### Dataset content ###
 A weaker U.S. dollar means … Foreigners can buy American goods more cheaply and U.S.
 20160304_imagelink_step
###
### Dataset content ###
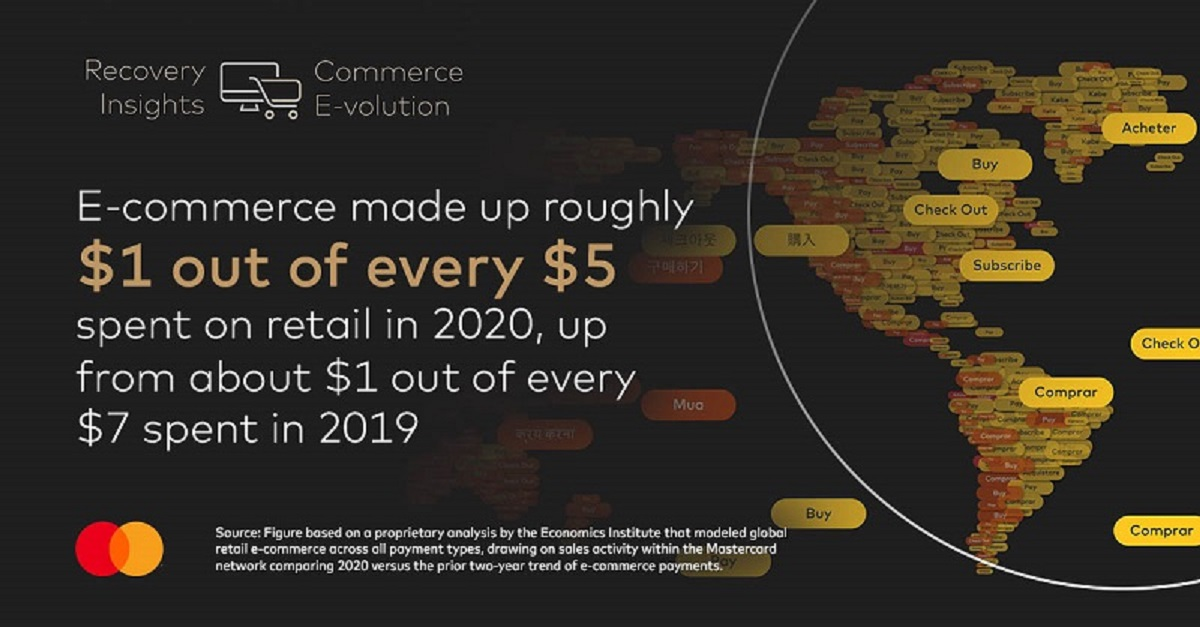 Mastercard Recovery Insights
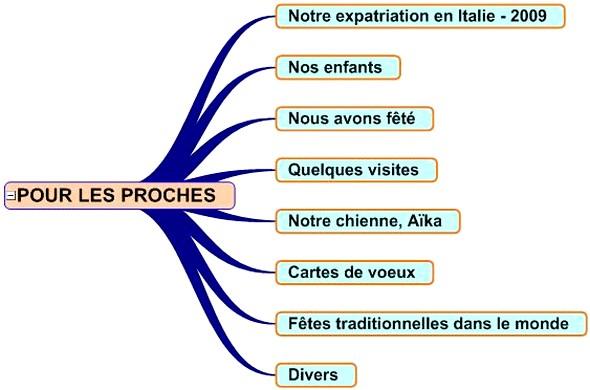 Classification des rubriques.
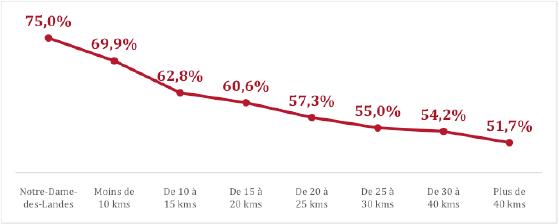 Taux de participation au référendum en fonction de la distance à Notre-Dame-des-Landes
###
• Work order
Would you please copy exactly the part of the entries above that begins at the line containing "A weaker U.S." and ends at the line containing "20160304_imagelink_step", both lines included?

• Task result
 A weaker U.S. dollar means … Foreigners can buy American goods more cheaply and U.S.
 20160304_imagelink_step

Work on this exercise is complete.